Total de visualizações de página

terça-feira, 6 de novembro de 2018

A OPULÊNCIA PRINCIPESCA DE BISPOS E CLÉRIGOS EM AGUDO CONTRASTE COM A SOBRIEDADE PRECEITUADA NA ESCRITURA E NOS CÂNONES ANTIGOS

Quanto à renda que recebem de campos e propriedades, que outra coisa direi senão o que já disse e está diante dos olhos de todos? Vemos com que fidelidade os que se chamam bispos e abades administram a maior parte dos bens eclesiásticos. Seria, pois, uma insânia buscar entre eles uma ordem eclesiástica! Porventura é justo que os bispos e abades queiram igualar-se com os príncipes na multidão de criados, no fausto, nas vestes e na suntuosidade da mesa e da casa, quando sua vida deveria ser um exemplo e um provérbio de sobriedade, temperança, modéstia e humildade?
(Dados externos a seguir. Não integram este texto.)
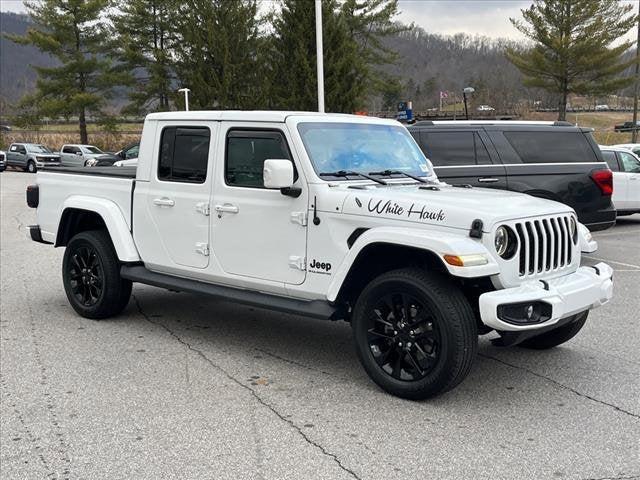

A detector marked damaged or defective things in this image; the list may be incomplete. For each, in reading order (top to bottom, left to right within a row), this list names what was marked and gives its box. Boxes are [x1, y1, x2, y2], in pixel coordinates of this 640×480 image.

pavement crack [132, 296, 362, 480]
pavement crack [480, 352, 640, 420]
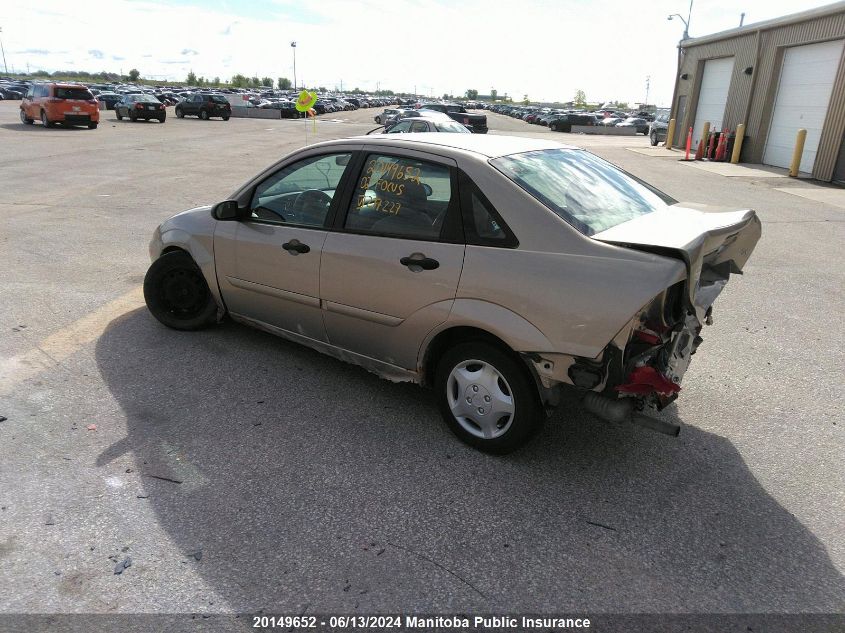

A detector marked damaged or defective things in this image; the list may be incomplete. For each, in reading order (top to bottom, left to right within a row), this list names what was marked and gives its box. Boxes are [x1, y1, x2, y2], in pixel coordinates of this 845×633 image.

damaged sedan [143, 133, 760, 452]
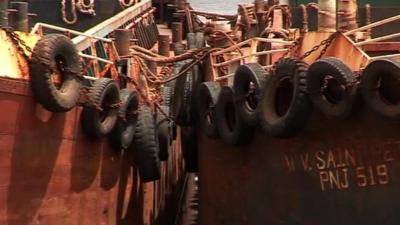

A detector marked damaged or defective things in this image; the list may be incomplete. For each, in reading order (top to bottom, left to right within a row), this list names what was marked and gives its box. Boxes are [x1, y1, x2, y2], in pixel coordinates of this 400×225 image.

rusty metal hull [0, 78, 186, 225]
rusty metal hull [199, 112, 400, 225]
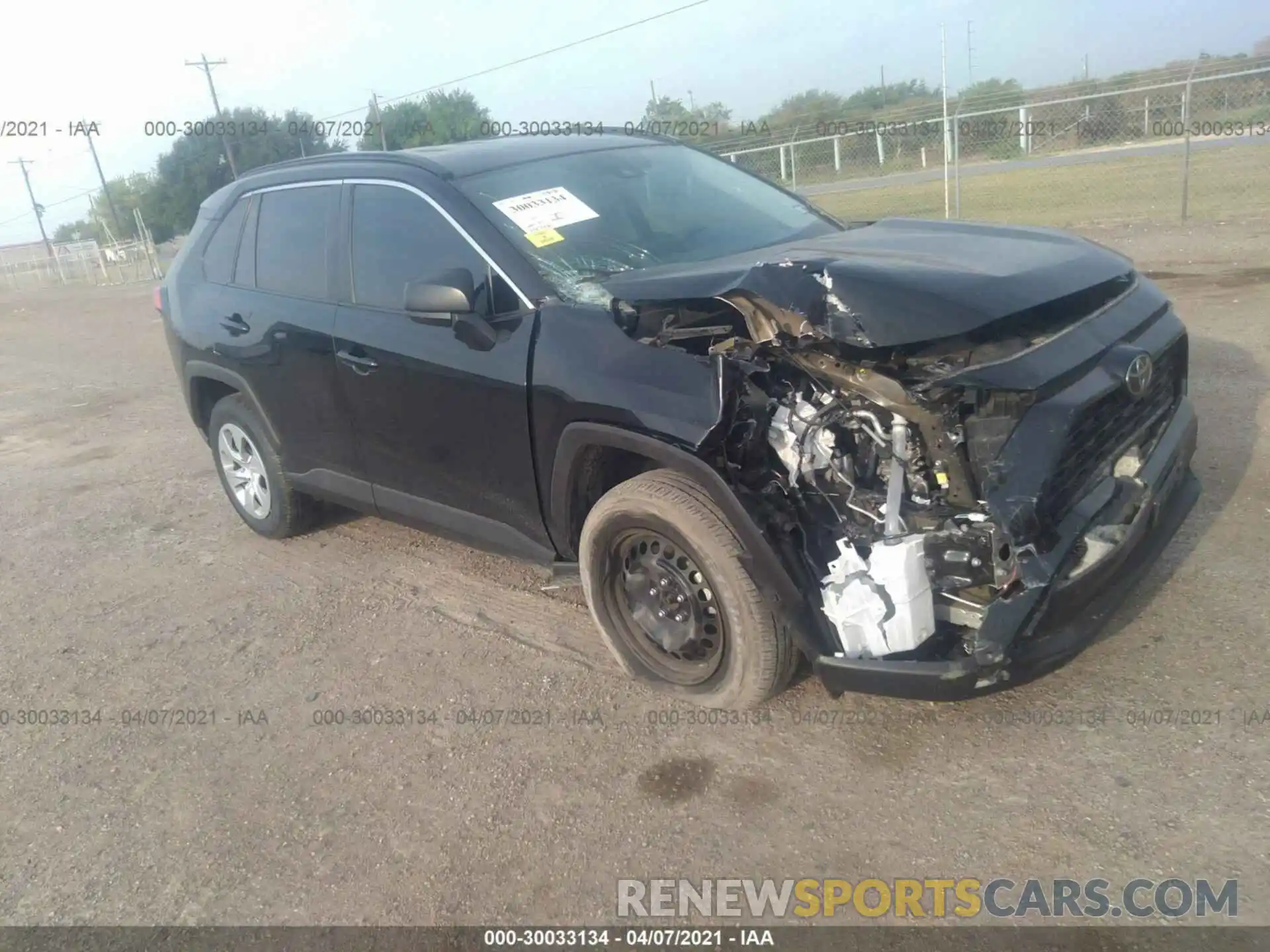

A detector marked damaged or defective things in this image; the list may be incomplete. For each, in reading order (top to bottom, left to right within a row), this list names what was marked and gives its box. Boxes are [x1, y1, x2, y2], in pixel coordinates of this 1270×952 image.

damaged black suv [159, 138, 1199, 711]
crumpled hood [599, 218, 1138, 348]
crushed front end [604, 250, 1199, 705]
É próprio de um pastor apropriar-se não só de cidades, vilas e castelos, mas também de grandes condados e ducados, e finalmente deitar suas garras sobre reinos e impérios, quando o mandamento inviolável de Deus lhes proíbe toda cobiça e avareza, e lhes ordena que vivam com simplicidade [Tt 1.7]? Se desprezam a Palavra de Deus, que responderão àqueles vetustos decretos dos sínodos nos quais se estatui que o bispo tenha uma habitação não distante da Igreja, mesa e mobília baratas? O que replicarão àquela formulação do Concílio de Aquiléia em que se proclama ser gloriosa a pobreza nos sacerdotes do Senhor? Ora, talvez repudiarão como demasiado austero aquilo que Jerônimo preceitua a Nepociano: que os pobres e peregrinos conheçam sua mesa modesta e que Cristo conviva com eles. Com efeito, terão eles vergonha de rejeitar o que Jerônimo adiciona logo a seguir, que a glória do bispo é prover os haveres dos pobres, e que a ignomínia de todos os sacerdotes é diligenciar pelas riquezas pessoais. Eles, porém, não podem admitir isto sem que todos se condenem à ignomínia. Contudo, aqui não se faz necessário persegui-los mais duramente, quando outra coisa não querem senão demonstrar que entre eles desde muito já foi detraída a ordem legítima do diaconato, de sorte que não mais se ensoberbeçam com este título para recomendação de sua Igreja. Creio que este ponto está sobejamente discutido.